▸ PAGE EXTRACT
We rolled into Saline Valley Warm Springs after dark. Set up camp, had dinner and then went for a soak in the middle spring. In the Saline Valley, there are three springs named Upper, Middle and Lower. The hot springs became popular in the 60’s among nudists and other folks drawn to alternative lifestyles. Steve had been there before and told us that the upper spring is not kept up very well, middle spring is amazing and the lower springs were a bit too fancy for the likes of us. That intrigued me. I couldn’t imagine anything being “fancy” out here. I’d get to see what he meant the next day.

Death Valley National Park
Lower springs is decorated, has a firepit with benches (shown here) warm springs are in back of that.
Death Valley National Park
The red lockers are for book swapping and personal storage. There is a sign warning visitors to keep the locker doors closed as the local burros like to eat books.

▸ PROBLEMS TO WORK ON
**A.** Answer these about the Saline Valley hot springs account:
(i) What are the three springs in the Saline Valley called?
(ii) According to Steve, which spring was not kept up very well?
(iii) What does the sign near the red lockers tell visitors to do, and why?
**B.** Write a few more sentences continuing the Saline Valley hot springs account from its last line.

▸ COLLECTED DATA
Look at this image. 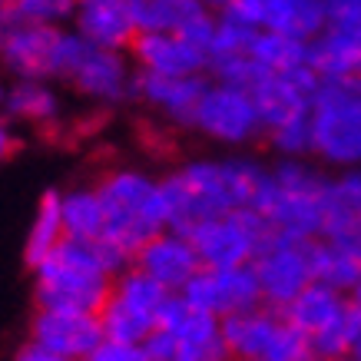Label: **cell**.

▸ RESPONSES PER TASK
**A.**
(i) Upper, Middle and Lower.
(ii) The upper spring.
(iii) Keep the locker doors closed, because the local burros like to eat books.

**B.**
Going there is a bit like stepping into a psychedelic time capsule. Unlike everyone else who was soaking in Middle Springs, we opted for wearing our bathing suits. I wish I had a recording of the conversations we had with our fellow soakers on the scientific principles behind the creation of the all dreaded and far too common Death Valley washboard roads. One fellow claimed that the force of the air flow beneath tires formed the washboards and the other sardonically stated that it was a government scheme to make us all go mad. I went with that theory! The soak felt amazing after a long day of driving and the company was friendly and fun.

Death Valley National Park
The local burros came out to wish us a safe journey.

CHECK OUT Day 2. The agenda: Salt Flats to Lippencott Pass, the Racetrack, teakettle junction, Ubehebe Crater and Mesquite Springs Campground.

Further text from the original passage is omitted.